# Disk error after upgrade 10.0 -> 10.3



## beostk (Aug 27, 2016)

Please help, after second (after reboot) `freebsd-update install` I got this error (in attachment) and can't do anything


----------



## zirias@ (Aug 27, 2016)

Sorry to say that, but this looks really b0rked. What happens if you just press enter? Does it give you the same error (can't exec /bin/sh) again? Do you have any other shells installed you could try?


----------



## beostk (Aug 27, 2016)

There is hardware raid and it is OK.


----------



## zirias@ (Aug 27, 2016)

What does raid have to do with your /bin/sh being corrupted?


----------



## tobik@ (Aug 27, 2016)

Does using /rescue/sh or /rescue/csh work?


----------



## beostk (Aug 28, 2016)

tobik said:


> Does using /rescue/sh or /rescue/csh work?

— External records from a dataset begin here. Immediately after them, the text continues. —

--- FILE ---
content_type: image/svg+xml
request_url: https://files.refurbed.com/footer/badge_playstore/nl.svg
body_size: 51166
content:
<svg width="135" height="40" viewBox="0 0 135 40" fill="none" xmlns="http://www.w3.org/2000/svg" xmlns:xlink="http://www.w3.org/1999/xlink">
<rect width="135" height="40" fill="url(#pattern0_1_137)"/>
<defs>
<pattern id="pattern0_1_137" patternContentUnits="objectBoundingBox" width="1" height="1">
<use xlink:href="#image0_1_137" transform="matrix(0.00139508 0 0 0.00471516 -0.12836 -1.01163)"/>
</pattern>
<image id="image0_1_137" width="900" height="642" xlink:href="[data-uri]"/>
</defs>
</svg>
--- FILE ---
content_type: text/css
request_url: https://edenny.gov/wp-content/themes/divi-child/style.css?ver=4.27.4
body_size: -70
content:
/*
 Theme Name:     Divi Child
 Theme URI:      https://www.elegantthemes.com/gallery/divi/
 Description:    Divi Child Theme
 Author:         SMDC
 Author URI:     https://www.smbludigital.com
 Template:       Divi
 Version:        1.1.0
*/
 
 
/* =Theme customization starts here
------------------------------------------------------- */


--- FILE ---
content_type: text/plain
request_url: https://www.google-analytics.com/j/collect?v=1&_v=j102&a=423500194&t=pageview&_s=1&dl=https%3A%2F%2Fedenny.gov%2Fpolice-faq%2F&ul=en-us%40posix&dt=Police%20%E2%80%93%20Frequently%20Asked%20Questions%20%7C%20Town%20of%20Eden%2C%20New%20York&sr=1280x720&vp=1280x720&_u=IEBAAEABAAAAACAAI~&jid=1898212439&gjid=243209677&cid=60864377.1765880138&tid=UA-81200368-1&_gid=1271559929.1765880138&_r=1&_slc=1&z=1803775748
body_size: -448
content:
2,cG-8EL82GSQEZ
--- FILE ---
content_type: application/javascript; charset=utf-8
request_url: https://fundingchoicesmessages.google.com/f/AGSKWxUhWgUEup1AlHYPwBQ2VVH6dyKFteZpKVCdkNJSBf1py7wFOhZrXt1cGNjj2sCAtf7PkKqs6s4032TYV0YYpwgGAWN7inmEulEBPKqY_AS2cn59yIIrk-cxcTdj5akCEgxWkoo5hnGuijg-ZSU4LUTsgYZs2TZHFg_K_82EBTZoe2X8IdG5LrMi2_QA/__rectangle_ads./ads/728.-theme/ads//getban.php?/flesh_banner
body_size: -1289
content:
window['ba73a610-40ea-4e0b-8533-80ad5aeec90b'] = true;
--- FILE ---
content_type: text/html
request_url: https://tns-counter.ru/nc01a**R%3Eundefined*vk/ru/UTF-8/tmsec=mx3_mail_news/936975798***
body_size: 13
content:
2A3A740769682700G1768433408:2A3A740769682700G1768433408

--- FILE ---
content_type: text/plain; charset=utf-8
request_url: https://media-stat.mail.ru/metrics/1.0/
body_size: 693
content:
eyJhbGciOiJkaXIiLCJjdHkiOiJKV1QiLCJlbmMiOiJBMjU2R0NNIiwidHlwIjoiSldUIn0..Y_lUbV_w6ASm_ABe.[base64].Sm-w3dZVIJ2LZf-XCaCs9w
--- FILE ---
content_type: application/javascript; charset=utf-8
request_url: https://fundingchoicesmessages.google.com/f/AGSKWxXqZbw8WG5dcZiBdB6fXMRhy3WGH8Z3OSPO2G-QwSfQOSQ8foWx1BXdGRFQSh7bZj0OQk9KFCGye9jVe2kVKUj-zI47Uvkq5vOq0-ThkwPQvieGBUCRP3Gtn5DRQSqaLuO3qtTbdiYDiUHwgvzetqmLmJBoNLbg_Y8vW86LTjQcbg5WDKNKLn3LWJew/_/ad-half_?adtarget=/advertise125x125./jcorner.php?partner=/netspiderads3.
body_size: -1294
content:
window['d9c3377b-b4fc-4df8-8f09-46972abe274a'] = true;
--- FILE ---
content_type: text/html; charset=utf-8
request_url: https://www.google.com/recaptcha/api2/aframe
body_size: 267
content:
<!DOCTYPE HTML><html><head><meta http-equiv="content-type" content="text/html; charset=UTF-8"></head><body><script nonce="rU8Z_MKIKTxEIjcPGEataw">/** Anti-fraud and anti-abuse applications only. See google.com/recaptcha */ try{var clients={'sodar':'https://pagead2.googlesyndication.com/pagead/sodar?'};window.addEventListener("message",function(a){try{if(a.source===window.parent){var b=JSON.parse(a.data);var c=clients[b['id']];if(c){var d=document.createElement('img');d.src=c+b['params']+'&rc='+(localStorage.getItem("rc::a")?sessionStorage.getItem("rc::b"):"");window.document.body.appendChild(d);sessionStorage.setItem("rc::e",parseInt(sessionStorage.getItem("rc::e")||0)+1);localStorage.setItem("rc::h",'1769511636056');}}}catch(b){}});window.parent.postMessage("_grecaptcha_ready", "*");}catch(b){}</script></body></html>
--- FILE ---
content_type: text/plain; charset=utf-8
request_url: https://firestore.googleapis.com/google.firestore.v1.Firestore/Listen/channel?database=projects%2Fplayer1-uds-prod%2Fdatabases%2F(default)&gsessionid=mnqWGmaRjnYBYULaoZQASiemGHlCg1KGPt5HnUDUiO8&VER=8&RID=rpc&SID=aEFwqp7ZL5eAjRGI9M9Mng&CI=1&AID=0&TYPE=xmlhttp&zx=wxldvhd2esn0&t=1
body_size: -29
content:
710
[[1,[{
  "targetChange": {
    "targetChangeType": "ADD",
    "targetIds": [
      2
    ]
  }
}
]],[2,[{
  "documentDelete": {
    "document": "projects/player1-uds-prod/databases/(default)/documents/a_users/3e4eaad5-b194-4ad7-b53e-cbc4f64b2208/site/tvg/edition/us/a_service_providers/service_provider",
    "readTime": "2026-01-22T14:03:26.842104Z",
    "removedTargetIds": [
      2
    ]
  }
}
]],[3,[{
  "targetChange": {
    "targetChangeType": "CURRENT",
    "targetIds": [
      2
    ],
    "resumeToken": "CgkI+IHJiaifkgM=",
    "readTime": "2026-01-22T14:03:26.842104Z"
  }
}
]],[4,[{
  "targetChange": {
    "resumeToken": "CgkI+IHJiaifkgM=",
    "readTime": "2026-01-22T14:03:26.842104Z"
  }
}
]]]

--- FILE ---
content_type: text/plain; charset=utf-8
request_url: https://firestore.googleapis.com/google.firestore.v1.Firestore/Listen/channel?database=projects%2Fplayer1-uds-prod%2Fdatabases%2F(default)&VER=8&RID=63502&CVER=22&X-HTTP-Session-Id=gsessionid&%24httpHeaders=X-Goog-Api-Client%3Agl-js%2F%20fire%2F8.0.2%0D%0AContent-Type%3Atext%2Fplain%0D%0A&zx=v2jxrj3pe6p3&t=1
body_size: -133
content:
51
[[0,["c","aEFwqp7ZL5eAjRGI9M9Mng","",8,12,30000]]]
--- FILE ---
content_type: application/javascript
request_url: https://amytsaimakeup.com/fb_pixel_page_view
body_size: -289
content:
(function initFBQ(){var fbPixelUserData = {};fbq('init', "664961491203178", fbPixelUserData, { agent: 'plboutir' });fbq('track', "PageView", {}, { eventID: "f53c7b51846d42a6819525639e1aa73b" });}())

"No such file or directory"

Now Im trying to make new VM with fresh FreeBSD, but I haven't last backups... When I try to make fsck - It cheks it, writes that there is lot of files but I think system can not figure out that this is UFS file system.

What I can try else?


----------



## leebrown66 (Aug 28, 2016)

1. Try /bin/csh, per Zirias's suggestion, assuming you have csh.
2. Put the disk in another FreeBSD system and run fsck against all the partitions it has.

Good luck.


----------



## beostk (Aug 29, 2016)

dont want to waste my and your time, because I maked new VM and restored most of data and services.
BUT - fsck from live cd not helped, this is first thing I tryed.


----------